Season 7 has been exciting, erratic and utterly spectacular, but has it paid off the character development for its female leads?
September 6, 2017
13 mins read

WARNING: SPOILERS AHEAD.

 

In the first episode of the first season of “Game of Thrones,” Daenerys Targaryen was raped by her new husband, after being sold to said husband by her brother. Elsewhere in the series, Cersei Lannister was carrying on an incestuous affair with her twin brother. Meanwhile, the sisters Sansa and Arya Stark were being clearly contrasted: Sansa as the embroidery-loving, marriage-aspiring girly-girl; Arya as the wild, arrow-shooting tomboy.

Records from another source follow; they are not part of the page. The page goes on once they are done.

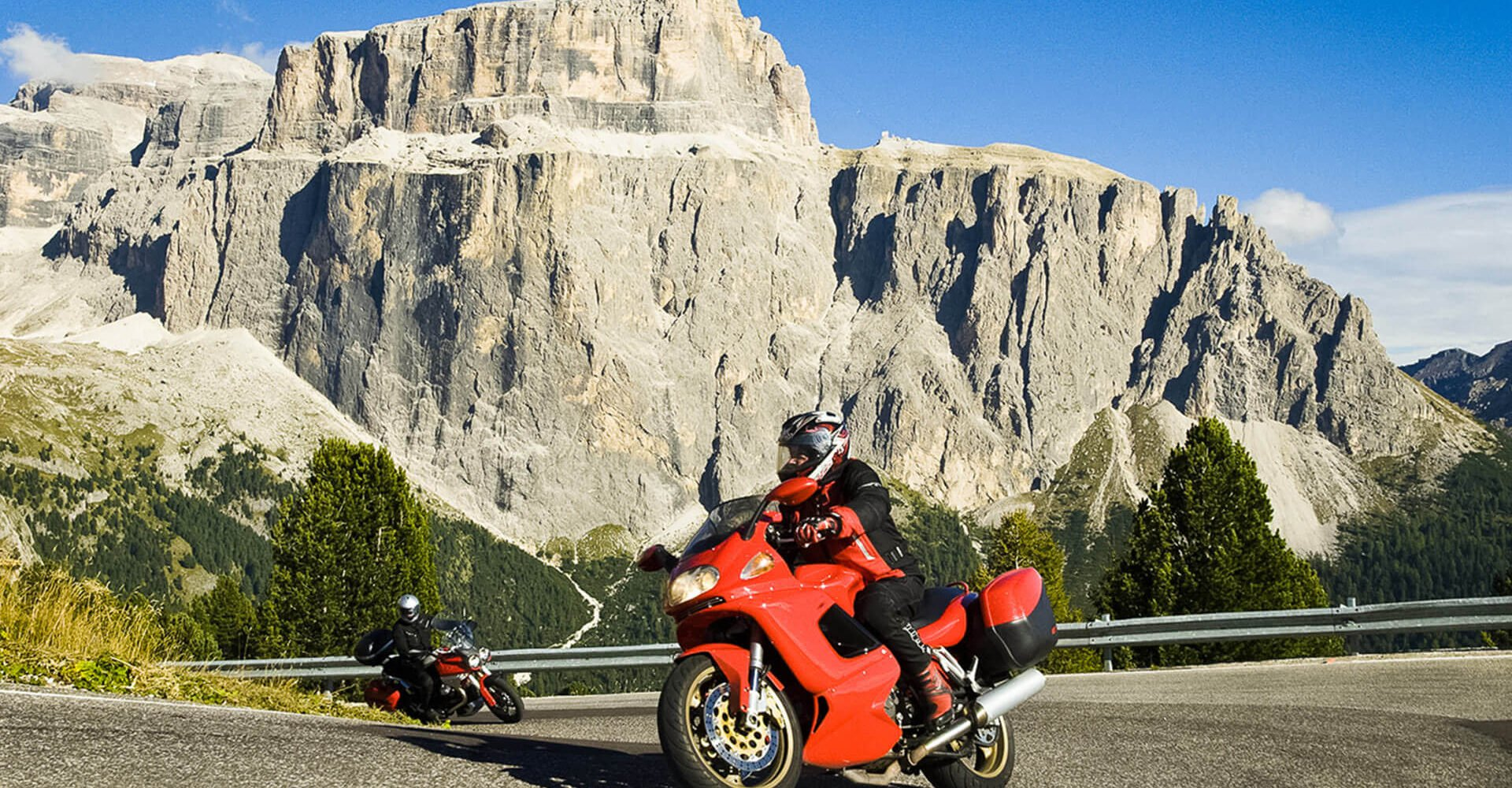 Motorrad Hotel Südtirol: Unbegrenzter Kurvenspaß in den Dolomiten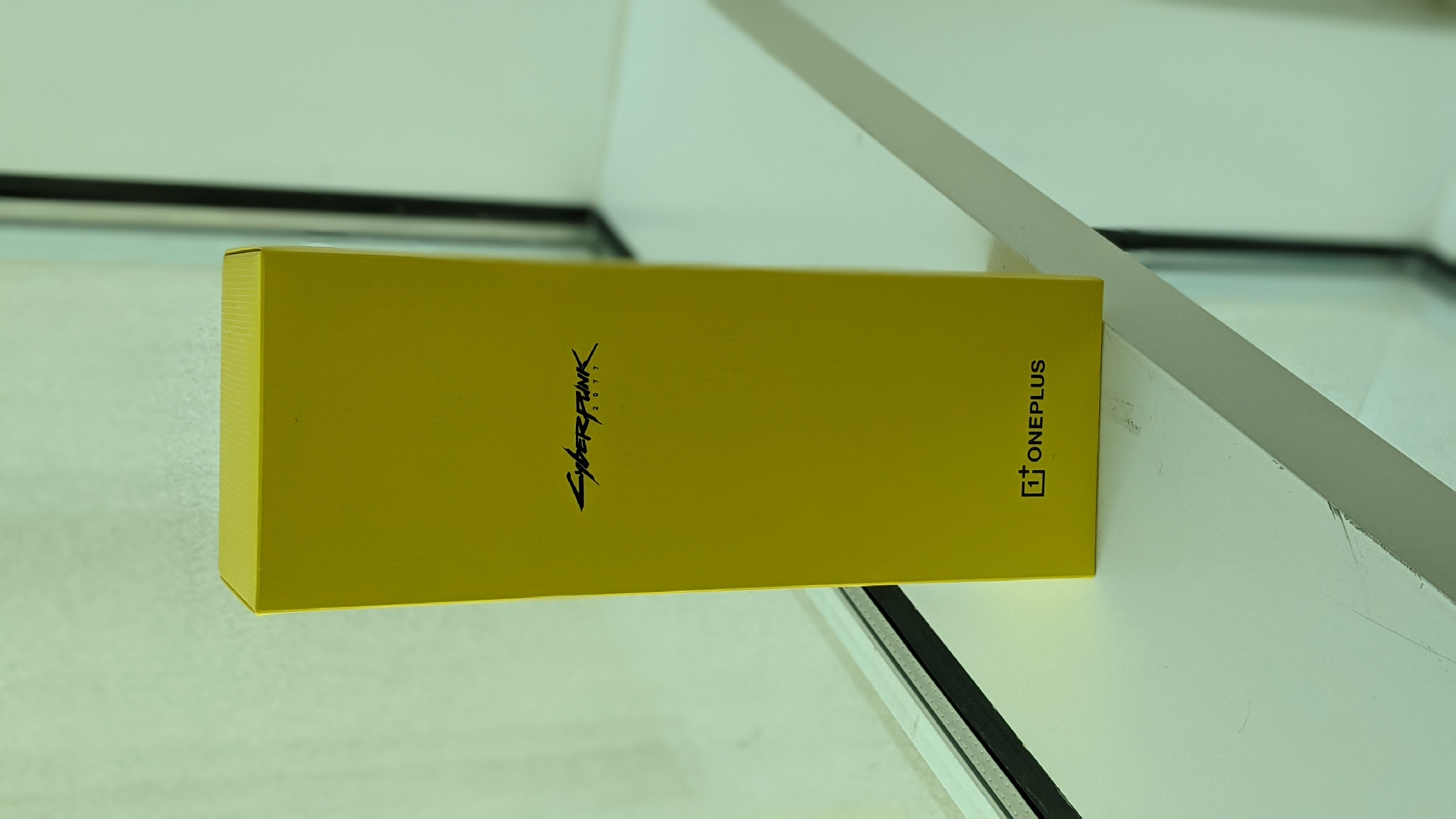 Cyberpunk OnePlus 8T 12/256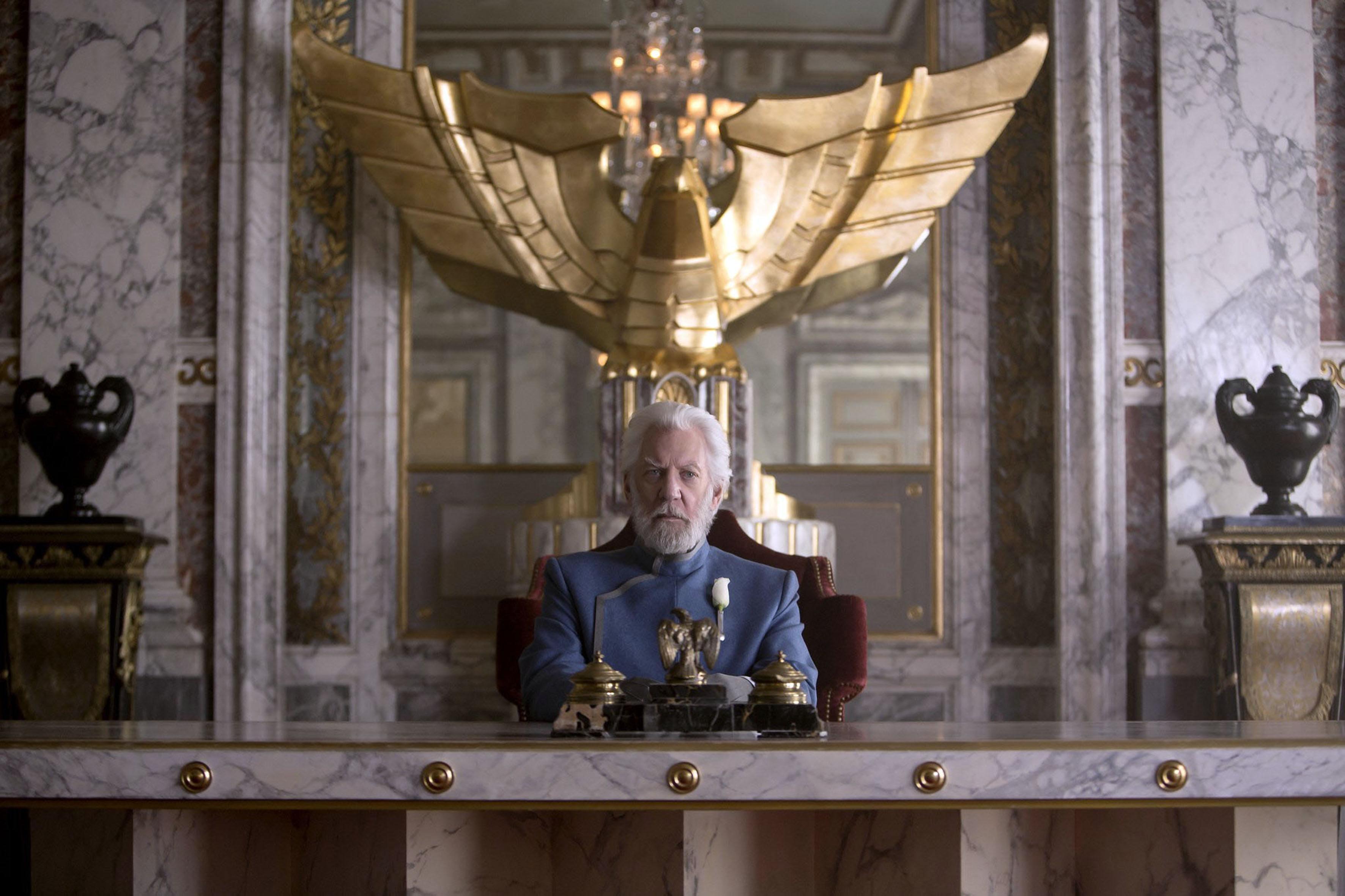 Дональд Сазерленд вроли Кориолана Сноу вэкранизации «Голодных игр»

By the end of season seven, Daenerys has become a conqueror, queen and hero at great personal cost, Cersei sits on the Iron Throne as she plots the deaths of her enemies and allies alike and Sansa and Arya have come to respect their differences and successfully defeated a threat to their family. Still, the way these characters have reached their current positions has been fraught with violence both sexual and physical, as well as the social challenges unique to women in a fantasy world based on the Middle Ages.

Daenerys

Daenerys Targaryen’s story opened with her in a subjugated, abusive situation on all sides. Her volatile brother sold her in exchange for an army, leading to Daenerys’ repeated rape at the hands of her new husband. This is obviously a tense position from which to start a character’s arc, but it also set Daenerys, or Dany, up for a story of self-discovery and empowerment. Unfortunately, part of this empowerment apparently involved Daenerys falling in love with her husband-slash-rapist.

Although this led to the ultimate event of self-discovery in the final episode of the season, when Dany’s husband died and her dragons were hatched, it is still highly problematic to have a character fall in love with her rapist. Dany has also been consistently painted by the show as prone to overreaction and frequently ruled by her emotions, both of which are female stereotypes and are sometimes used as examples of why women are not capable leaders (an obviously false and sexist judgement).

Emilia Clarke as Daenerys Targaryen (Image via Watchers on the Wall)

Overall, however, I think Dany’s storyline has been handled rather well by the show, especially in the last two seasons. In season seven, she finally used the word “rape” to describe her early relationship with her husband, something the show had never directly stated before.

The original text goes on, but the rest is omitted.